Find every line in the listing below that contains the word "west", and copy each of those lines.
— start —
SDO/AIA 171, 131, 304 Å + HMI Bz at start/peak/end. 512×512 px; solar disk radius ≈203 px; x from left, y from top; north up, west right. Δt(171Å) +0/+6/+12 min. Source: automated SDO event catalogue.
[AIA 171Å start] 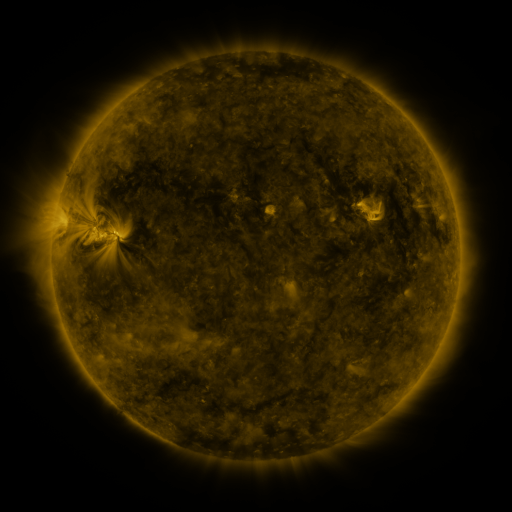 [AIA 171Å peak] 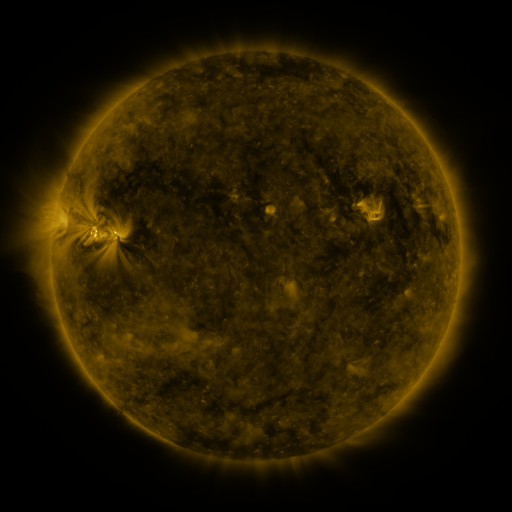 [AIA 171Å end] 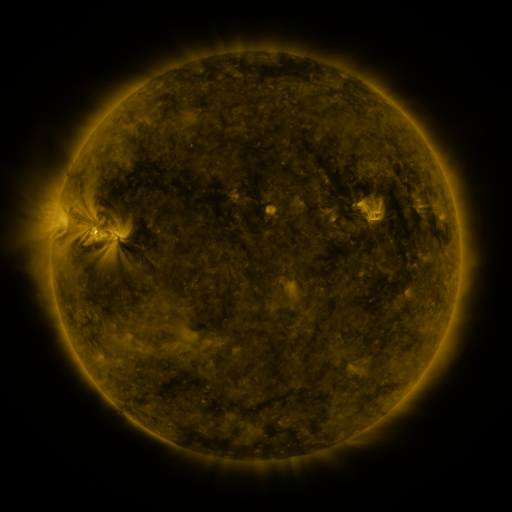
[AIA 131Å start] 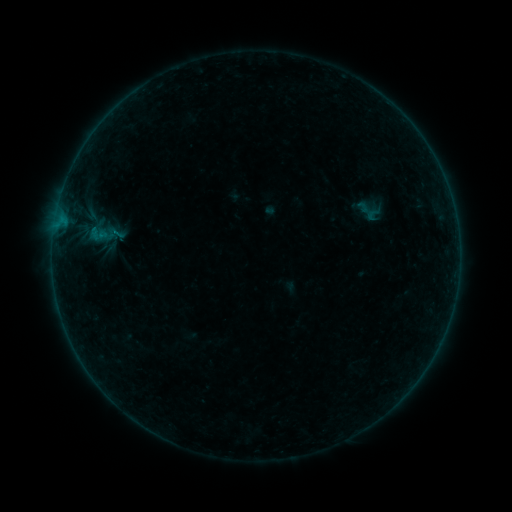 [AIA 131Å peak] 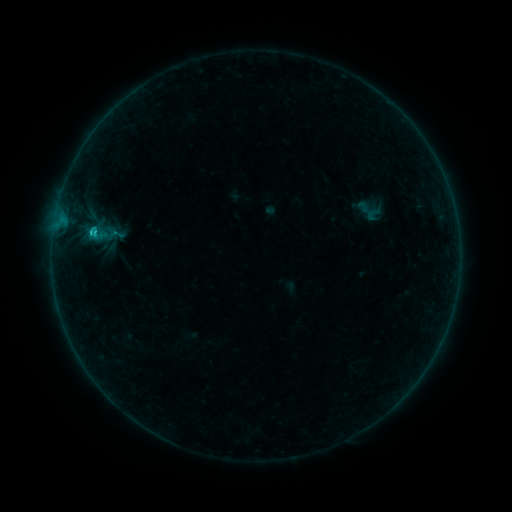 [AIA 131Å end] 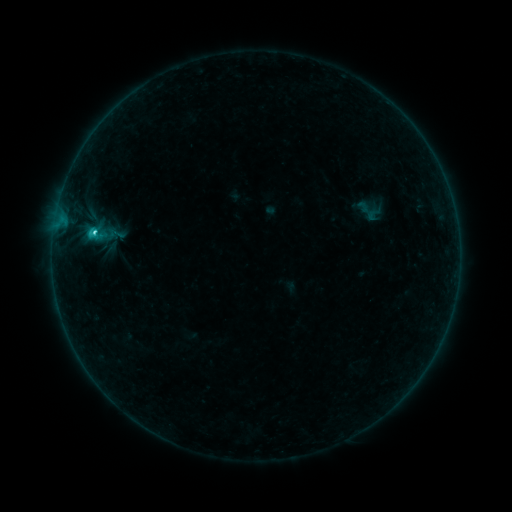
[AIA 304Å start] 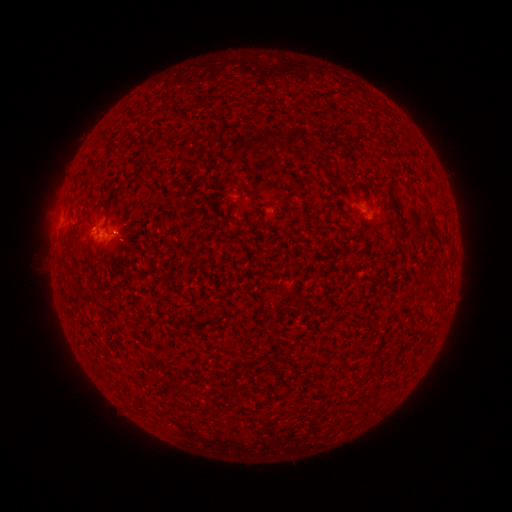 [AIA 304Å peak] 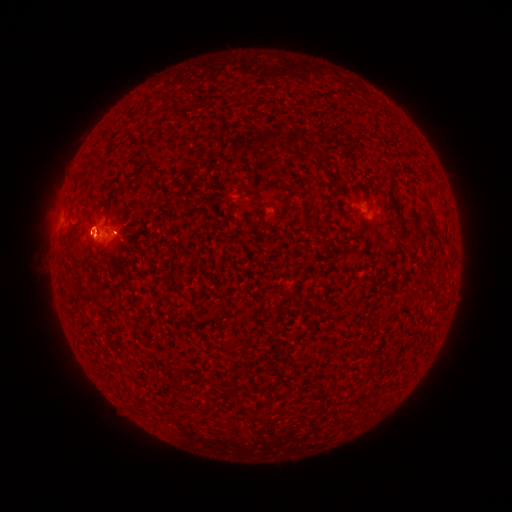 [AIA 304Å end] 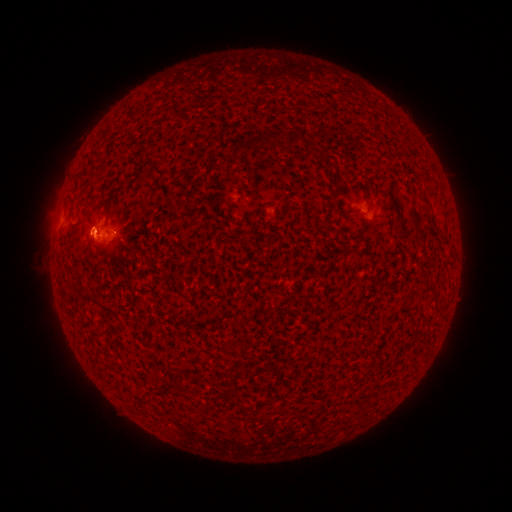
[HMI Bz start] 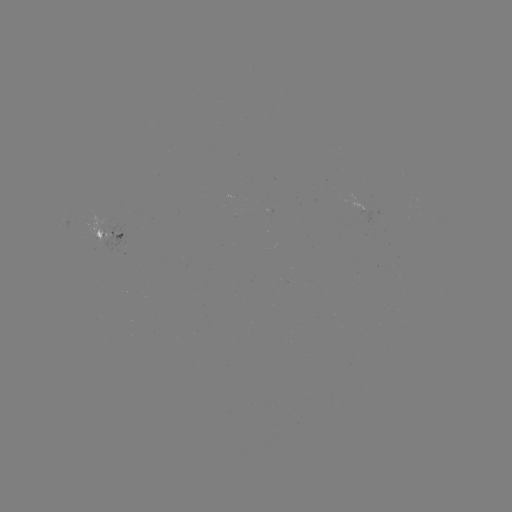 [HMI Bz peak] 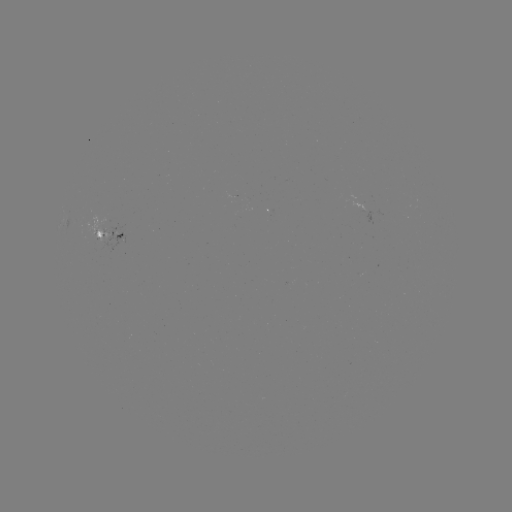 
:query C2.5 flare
— end —
Complete output:
SDO/AIA 171, 131, 304 Å + HMI Bz at start/peak/end. 512×512 px; solar disk radius ≈203 px; x from left, y from top; north up, west right. Δt(171Å) +0/+6/+12 min. Source: automated SDO event catalogue.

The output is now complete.